Topmetro24news.com l Simalungun, Status pengelolaan lahan perkebunan karet milik PT Bridgestone Sumatera Rubber Estate di wilayah Dolok Merangir, Kabupaten Simalungun, Sumatera Utara, kembali menjadi sorotan publik. Perusahaan tersebut diduga masih menjalankan aktivitas usaha di atas lahan yang masa Hak Guna Usaha (HGU)-nya telah berakhir sejak 31 Desember 2022.
Berdasarkan data yang dihimpun, lahan perkebunan tersebut tercatat dalam HGU Nomor 00729 (sebelumnya HGU Nomor 00001) dengan luas sekitar 281,673 hektare, yang sebelumnya berada di wilayah Nagori Pane, Kecamatan Sipispis. Sebagian dari lahan itu juga telah dikurangi untuk kepentingan pembangunan jalan tol, sebagaimana tertuang dalam Berita Acara Pelepasan Tanah Nomor: 1/BA-PT-12/XI-2019 seluas 150.233 meter persegi.
Kini, area perkebunan tersebut berada di Jalan Besar Dolok Merangir – Serbelawan, Kecamatan Dolok Batu Nanggar, Kabupaten Simalungun. Namun hingga saat ini, status perpanjangan HGU perusahaan tersebut disebut-sebut belum diterbitkan kembali oleh negara.
Kondisi tersebut memunculkan tanda tanya di tengah masyarakat. Pasalnya, aktivitas perusahaan seperti pemanenan karet hingga operasional perkebunan diduga masih terus berlangsung, meskipun masa berlaku HGU telah habis.
Sebagaimana diutarakan Tokoh masyarakat Serbelawan, Edi Simatupang, kepada Topmetro24news, Jumat (24/04/2026), Edy menuturkan, bahwa secara hukum perusahaan tidak lagi memiliki dasar untuk mengelola lahan tersebut sebelum adanya penerbitan HGU yang baru dari negara.
“Jika masa HGU sudah berakhir, maka secara hukum perusahaan tidak lagi berhak melakukan aktivitas perkebunan, baik panen, penanaman kembali, maupun kegiatan operasional lainnya sampai HGU baru diterbitkan,” tegas Edi.
Ia juga menambahkan bahwa sebelum ada kepastian hukum mengenai perpanjangan HGU, lahan bekas konsesi perusahaan semestinya kembali menjadi tanah yang dikuasai langsung oleh negara.
Secara hukum agraria, ketika masa Hak Guna Usaha (HGU) berakhir, maka hak atas tanah tersebut otomatis hapus dan statusnya kembali menjadi tanah negara. Kendati demikian, bekas pemegang HGU masih memiliki hak prioritas untuk mengajukan perpanjangan atau pembaruan hak sesuai ketentuan yang berlaku.

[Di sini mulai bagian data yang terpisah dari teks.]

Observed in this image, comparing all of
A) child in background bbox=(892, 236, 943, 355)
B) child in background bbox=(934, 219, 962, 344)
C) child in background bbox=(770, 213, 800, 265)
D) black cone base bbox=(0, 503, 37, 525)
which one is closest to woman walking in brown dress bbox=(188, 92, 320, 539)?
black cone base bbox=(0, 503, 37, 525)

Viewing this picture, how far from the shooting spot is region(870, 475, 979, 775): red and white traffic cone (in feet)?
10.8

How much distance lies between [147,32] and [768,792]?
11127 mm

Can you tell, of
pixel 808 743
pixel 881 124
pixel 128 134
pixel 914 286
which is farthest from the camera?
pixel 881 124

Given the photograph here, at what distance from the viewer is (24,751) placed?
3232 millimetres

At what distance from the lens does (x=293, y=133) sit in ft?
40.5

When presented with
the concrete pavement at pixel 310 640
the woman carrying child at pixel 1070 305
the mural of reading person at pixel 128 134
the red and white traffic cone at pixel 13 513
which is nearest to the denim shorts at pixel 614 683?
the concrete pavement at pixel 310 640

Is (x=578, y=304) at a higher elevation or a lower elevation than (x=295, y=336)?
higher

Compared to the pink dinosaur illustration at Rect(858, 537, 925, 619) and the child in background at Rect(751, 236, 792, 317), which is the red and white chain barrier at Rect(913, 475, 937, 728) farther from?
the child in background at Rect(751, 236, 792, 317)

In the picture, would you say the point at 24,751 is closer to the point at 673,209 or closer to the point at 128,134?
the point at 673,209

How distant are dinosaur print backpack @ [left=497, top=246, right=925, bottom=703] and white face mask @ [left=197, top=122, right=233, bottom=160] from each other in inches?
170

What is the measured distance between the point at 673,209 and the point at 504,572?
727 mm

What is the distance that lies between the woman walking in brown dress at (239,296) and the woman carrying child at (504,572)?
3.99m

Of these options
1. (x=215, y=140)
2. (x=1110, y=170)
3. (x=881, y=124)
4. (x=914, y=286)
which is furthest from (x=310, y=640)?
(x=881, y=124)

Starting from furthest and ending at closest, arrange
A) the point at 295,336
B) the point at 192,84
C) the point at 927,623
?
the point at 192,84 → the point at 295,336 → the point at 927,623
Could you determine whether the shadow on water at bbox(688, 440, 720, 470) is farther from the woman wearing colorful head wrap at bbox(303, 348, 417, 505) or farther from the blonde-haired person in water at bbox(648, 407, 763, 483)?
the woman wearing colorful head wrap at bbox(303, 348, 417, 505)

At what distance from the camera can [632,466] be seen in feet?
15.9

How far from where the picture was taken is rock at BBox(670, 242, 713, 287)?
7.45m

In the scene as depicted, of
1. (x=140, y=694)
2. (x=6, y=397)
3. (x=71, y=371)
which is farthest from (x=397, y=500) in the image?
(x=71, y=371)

Berdasarkan Peraturan Pemerintah Nomor 18 Tahun 2021, pemegang HGU dapat mengajukan perpanjangan selama 25 tahun atau pembaruan hingga 35 tahun, dengan syarat tanah masih diusahakan dengan baik dan permohonan diajukan dalam jangka waktu yang telah ditentukan.
Hak prioritas tersebut umumnya berlaku dalam kurun waktu dua tahun setelah masa HGU berakhir. Jika dalam periode tersebut tidak diajukan permohonan perpanjangan dan lahan tidak lagi diusahakan, maka tanah tersebut dapat dikategorikan sebagai tanah terlantar dan sepenuhnya berada dalam penguasaan negara.
Selain itu, jika lahan tetap dikelola atau ditanami tanpa adanya HGU yang sah, maka aktivitas tersebut berpotensi dianggap tidak memiliki dasar hukum, karena tanah tersebut telah berstatus sebagai tanah negara.
Untuk itu, langkah yang semestinya dilakukan adalah mengajukan permohonan pembaruan hak ke Badan Pertanahan Nasional (BPN) terlebih dahulu. Apabila permohonan tersebut disetujui, barulah pengelolaan lahan dapat dilakukan kembali secara legal.
Melihat berbagai persoalan tersebut, masyarakat berharap aparat penegak hukum dapat melakukan pemeriksaan secara serius dan menyeluruh terhadap dugaan penggunaan lahan tanpa dasar HGU yang sah.
Upaya konfirmasi yang coba di lakukan Topmetro24news kepada General Manager of Human Recources PT Bridgestone Sumatera Rubber Estate , Hendri Hairani, terkait hal ini belum mendapat tanggapan dari sang GM. (TM-01).